Vu l'article 1604 du code civil :

6. Il résulte de ce texte que le vendeur doit délivrer une chose conforme à la convention des parties et, sauf stipulation contraire, à la réglementation en vigueur.

7. Pour rejeter les demandes des acquéreurs, l'arrêt retient, d'abord, que, s'il est constant que les transformations subies par le bien depuis sa construction n'ont pas été régularisées par l'obtention d'un permis de construire, il n'incombait pas au vendeur au titre de l'obligation de délivrance conforme de délivrer un bien disposant d'un permis de construire pour des travaux réalisés avant son acquisition, l'acte de vente ne faisant aucune mention de ce que les transformations subies par le bien auraient été autorisées par un permis de construire.

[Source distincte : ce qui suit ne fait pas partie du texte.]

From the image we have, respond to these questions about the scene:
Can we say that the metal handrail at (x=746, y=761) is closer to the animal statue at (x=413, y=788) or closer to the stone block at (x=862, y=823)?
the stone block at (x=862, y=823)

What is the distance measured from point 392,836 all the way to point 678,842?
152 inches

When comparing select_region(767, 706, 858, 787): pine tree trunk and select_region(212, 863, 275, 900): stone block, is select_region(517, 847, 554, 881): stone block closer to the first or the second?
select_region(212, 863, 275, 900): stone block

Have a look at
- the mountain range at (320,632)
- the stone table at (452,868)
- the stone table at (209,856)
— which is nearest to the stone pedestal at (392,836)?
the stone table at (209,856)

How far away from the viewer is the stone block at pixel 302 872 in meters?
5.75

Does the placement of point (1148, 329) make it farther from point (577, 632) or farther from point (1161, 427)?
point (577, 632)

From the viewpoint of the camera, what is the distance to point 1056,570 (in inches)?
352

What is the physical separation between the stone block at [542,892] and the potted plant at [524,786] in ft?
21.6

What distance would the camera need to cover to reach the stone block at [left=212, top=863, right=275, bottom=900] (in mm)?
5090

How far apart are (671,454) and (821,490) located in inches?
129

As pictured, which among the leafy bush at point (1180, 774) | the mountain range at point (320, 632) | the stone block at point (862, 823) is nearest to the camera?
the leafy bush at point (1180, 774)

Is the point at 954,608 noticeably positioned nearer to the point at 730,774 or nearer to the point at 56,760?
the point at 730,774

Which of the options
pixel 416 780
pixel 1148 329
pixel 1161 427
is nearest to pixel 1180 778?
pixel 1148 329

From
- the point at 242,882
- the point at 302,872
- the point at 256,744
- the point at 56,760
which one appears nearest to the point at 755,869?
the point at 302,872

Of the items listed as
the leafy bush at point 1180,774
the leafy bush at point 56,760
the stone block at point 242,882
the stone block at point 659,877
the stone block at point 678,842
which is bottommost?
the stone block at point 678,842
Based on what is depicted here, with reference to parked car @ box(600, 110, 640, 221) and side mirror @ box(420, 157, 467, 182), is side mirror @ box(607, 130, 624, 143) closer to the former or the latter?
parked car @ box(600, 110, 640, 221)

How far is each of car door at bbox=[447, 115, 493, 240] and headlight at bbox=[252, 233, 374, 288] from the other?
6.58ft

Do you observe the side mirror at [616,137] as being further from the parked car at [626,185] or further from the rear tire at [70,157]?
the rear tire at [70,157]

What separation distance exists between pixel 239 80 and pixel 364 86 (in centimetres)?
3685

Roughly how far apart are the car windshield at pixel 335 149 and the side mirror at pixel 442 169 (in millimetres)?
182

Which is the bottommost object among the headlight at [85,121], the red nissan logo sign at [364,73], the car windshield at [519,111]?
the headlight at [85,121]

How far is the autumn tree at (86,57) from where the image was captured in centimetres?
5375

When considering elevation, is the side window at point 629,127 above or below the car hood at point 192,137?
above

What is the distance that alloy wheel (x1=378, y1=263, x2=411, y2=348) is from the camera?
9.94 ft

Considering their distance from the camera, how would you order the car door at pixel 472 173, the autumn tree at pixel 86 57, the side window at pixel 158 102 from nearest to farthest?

8. Il relève, ensuite, que l'absence de livraison d'un bien disposant de toutes les autorisations d'urbanisme et conforme à la réglementation en vigueur ne relève pas d'un défaut de délivrance conforme mais de la garantie des vices cachés, dès lors qu'aucune stipulation de l'acte de vente ne mentionne la délivrance d'un permis de construire en bonne et due forme pour les transformations opérées sur l'immeuble ni la conformité du bien aux normes d'accessibilité et aux normes thermiques, les appelants n'établissant pas en outre un risque d'avoir à remettre le bien en son état antérieur.

9. En statuant ainsi, par des motifs impropres à exclure le manquement des vendeurs à leur obligation de délivrance conforme, la cour d'appel a violé le texte susvisé.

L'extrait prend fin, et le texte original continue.